* Task requirements:
Count how many lines of the data below contain the word "from". Reply with the number alone.

* Material for this exercise:

-- START --

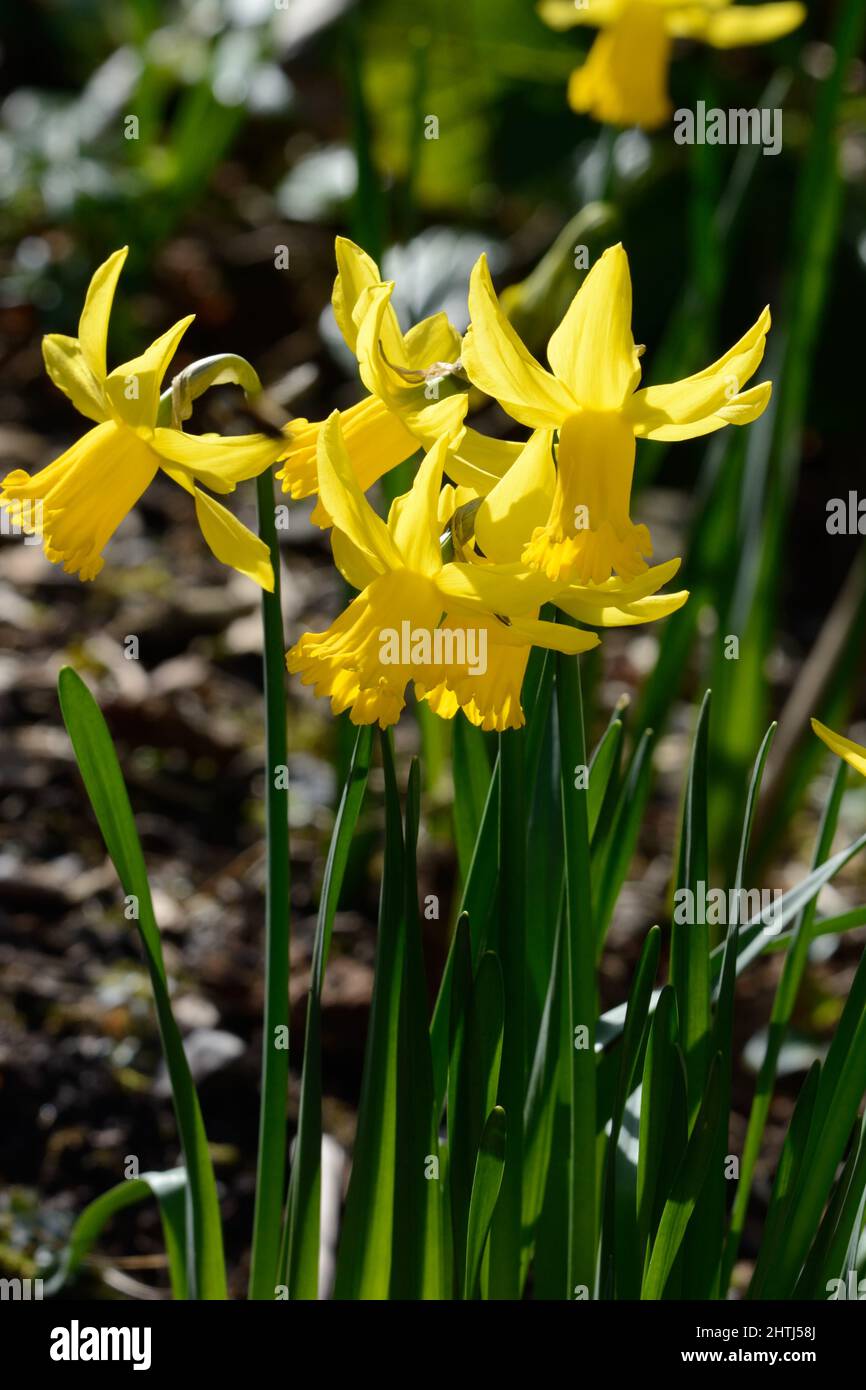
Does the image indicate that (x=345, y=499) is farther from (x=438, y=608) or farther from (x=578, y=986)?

-- END --
-- START --

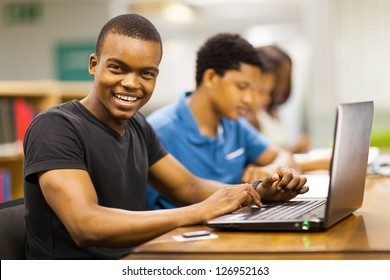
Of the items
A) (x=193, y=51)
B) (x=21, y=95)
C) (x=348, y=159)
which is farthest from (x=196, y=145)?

-- END --

* Complete answer:
2